REQUIREMENT. Copy the material below, switching "photographic device" to "camera" and keeping everything else the same. Omit the pictures from your copy.

(Raw records)
━━━━━━━━
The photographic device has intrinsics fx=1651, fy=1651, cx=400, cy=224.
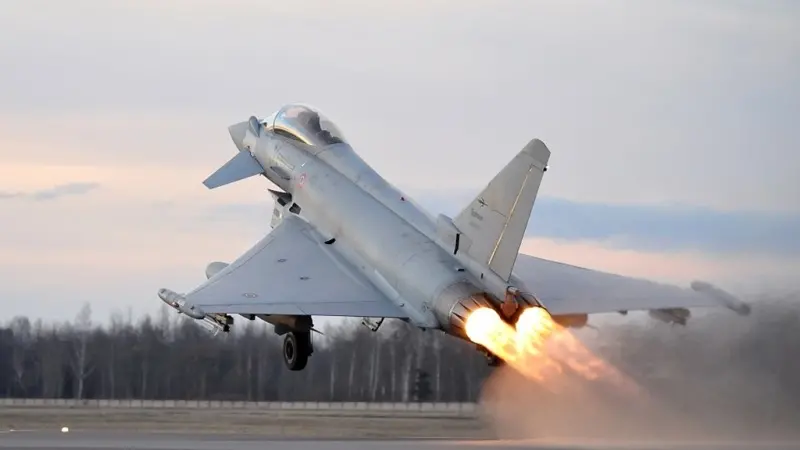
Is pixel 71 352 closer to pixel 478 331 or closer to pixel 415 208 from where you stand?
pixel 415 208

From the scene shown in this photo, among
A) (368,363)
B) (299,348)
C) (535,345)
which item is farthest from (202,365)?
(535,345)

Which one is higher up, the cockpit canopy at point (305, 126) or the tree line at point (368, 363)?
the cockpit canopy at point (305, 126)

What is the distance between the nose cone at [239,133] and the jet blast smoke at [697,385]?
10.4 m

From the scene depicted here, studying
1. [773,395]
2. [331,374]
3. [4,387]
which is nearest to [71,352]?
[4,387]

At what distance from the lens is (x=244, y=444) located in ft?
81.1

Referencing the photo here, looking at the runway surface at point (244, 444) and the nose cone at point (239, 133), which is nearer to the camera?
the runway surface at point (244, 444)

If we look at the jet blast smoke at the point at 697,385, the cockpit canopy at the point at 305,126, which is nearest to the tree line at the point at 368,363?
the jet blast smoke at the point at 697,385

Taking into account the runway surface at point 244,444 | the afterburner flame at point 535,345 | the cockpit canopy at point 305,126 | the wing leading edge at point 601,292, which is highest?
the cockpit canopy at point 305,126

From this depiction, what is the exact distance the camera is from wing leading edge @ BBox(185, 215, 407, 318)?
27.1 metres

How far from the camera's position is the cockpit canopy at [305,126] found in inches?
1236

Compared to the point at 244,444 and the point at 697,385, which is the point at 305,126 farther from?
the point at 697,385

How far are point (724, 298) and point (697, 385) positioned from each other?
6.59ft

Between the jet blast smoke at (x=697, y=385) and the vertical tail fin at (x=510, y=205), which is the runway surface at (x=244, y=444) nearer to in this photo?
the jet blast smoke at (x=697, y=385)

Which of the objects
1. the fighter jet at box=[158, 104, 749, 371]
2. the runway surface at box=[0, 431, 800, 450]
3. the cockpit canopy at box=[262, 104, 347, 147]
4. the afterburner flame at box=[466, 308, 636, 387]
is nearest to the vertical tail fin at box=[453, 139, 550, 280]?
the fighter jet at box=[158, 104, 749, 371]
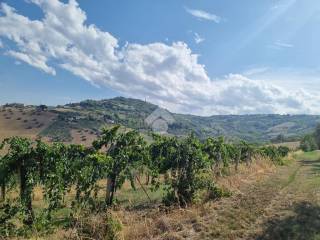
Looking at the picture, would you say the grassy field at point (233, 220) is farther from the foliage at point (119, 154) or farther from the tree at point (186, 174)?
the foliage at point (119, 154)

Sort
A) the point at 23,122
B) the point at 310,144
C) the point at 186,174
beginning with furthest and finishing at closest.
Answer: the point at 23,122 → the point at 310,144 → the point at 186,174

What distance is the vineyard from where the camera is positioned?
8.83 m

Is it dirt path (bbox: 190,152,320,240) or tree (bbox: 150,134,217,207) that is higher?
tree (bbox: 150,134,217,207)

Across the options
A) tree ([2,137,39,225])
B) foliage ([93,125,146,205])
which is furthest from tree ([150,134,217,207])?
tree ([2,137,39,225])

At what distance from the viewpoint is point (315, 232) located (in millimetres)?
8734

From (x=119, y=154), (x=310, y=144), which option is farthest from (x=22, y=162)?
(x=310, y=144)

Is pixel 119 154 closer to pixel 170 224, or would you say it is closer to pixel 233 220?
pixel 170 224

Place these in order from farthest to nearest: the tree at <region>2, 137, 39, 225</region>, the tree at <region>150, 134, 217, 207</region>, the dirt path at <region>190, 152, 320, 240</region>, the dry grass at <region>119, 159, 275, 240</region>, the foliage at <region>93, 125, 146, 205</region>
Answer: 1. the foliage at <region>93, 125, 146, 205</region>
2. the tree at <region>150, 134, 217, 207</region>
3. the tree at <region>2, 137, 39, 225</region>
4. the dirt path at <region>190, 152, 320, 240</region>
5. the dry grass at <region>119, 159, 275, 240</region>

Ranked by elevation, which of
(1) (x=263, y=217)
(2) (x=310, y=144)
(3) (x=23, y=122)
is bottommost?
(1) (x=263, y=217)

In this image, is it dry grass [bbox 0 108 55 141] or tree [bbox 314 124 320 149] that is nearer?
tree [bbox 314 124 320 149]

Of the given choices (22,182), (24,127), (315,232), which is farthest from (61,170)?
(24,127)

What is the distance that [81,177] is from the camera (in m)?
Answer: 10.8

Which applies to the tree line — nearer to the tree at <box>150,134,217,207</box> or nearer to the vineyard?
━━━━━━━━
OUTPUT OF THE TASK.
The camera has intrinsics fx=1651, fy=1651, cx=400, cy=224.
Is pixel 71 352 closer to pixel 478 331 or closer to pixel 415 208 from where you stand?
pixel 415 208

From the scene shown in this photo, among
A) (368,363)
B) (299,348)
C) (535,345)
which item is farthest from (202,365)?
(535,345)

Which one is higher up, the cockpit canopy at point (305, 126) or the tree line at point (368, 363)?
the cockpit canopy at point (305, 126)

What is the distance between the nose cone at [239,133] and the jet blast smoke at [697,385]?
10.4 m

From the scene depicted here, studying
1. [773,395]
2. [331,374]
3. [4,387]
which is nearest to [71,352]?
[4,387]

At what distance from the lens is (x=244, y=444) located in ft?
81.1

Referencing the photo here, looking at the runway surface at point (244, 444) and the nose cone at point (239, 133), which is nearer to the camera?
the runway surface at point (244, 444)

If we look at the jet blast smoke at the point at 697,385, the cockpit canopy at the point at 305,126, which is nearest to the tree line at the point at 368,363?
the jet blast smoke at the point at 697,385

Taking into account the runway surface at point 244,444 | the afterburner flame at point 535,345 | the cockpit canopy at point 305,126 | the wing leading edge at point 601,292, which is highest?
the cockpit canopy at point 305,126

From this depiction, what is the exact distance the camera is from wing leading edge @ BBox(185, 215, 407, 318)?
27.1 metres

How far from the camera's position is the cockpit canopy at [305,126] found in inches?
1236

Compared to the point at 244,444 and the point at 697,385, which is the point at 305,126 farther from?
the point at 697,385

How far are point (724, 298) and point (697, 385) positioned from each other?
6.59ft

Between the jet blast smoke at (x=697, y=385) and the vertical tail fin at (x=510, y=205), which is the runway surface at (x=244, y=444) nearer to in this photo?
the jet blast smoke at (x=697, y=385)

Which of the objects
1. the fighter jet at box=[158, 104, 749, 371]
2. the runway surface at box=[0, 431, 800, 450]
3. the cockpit canopy at box=[262, 104, 347, 147]
4. the afterburner flame at box=[466, 308, 636, 387]
is nearest to the vertical tail fin at box=[453, 139, 550, 280]?
the fighter jet at box=[158, 104, 749, 371]
Looking at the picture, would you say the grassy field at point (233, 220) is farther from the foliage at point (119, 154) or farther from the tree at point (186, 174)?
the foliage at point (119, 154)

Sort
A) the point at 23,122
B) the point at 310,144
C) the point at 186,174
beginning with furthest and finishing at closest.
Answer: the point at 23,122 → the point at 310,144 → the point at 186,174

What distance is the vineyard from where the camera is positioned?
8.83 m

Is it dirt path (bbox: 190,152,320,240) or tree (bbox: 150,134,217,207) that is higher?
tree (bbox: 150,134,217,207)

Across the options
A) tree ([2,137,39,225])
B) foliage ([93,125,146,205])
which is furthest from tree ([150,134,217,207])?
tree ([2,137,39,225])

At what distance from the viewpoint is point (315, 232) located (in millimetres)?
8734

From (x=119, y=154), (x=310, y=144), which option is farthest from (x=22, y=162)?
(x=310, y=144)

Is pixel 119 154 closer to pixel 170 224, or would you say it is closer to pixel 233 220?
pixel 170 224

Place these in order from farthest to nearest: the tree at <region>2, 137, 39, 225</region>, the tree at <region>150, 134, 217, 207</region>, the dirt path at <region>190, 152, 320, 240</region>, the dry grass at <region>119, 159, 275, 240</region>, the foliage at <region>93, 125, 146, 205</region>
Answer: 1. the foliage at <region>93, 125, 146, 205</region>
2. the tree at <region>150, 134, 217, 207</region>
3. the tree at <region>2, 137, 39, 225</region>
4. the dirt path at <region>190, 152, 320, 240</region>
5. the dry grass at <region>119, 159, 275, 240</region>

Ranked by elevation, which of
(1) (x=263, y=217)
(2) (x=310, y=144)
(3) (x=23, y=122)
is bottommost?
(1) (x=263, y=217)

In this image, is it dry grass [bbox 0 108 55 141] or tree [bbox 314 124 320 149] that is nearer?
tree [bbox 314 124 320 149]

Of the given choices (22,182), (24,127), (315,232), which is farthest from (61,170)?
(24,127)

What is the distance that [81,177] is from the camera (in m)?
Answer: 10.8

Which applies to the tree line — nearer to the tree at <box>150,134,217,207</box> or nearer to the vineyard?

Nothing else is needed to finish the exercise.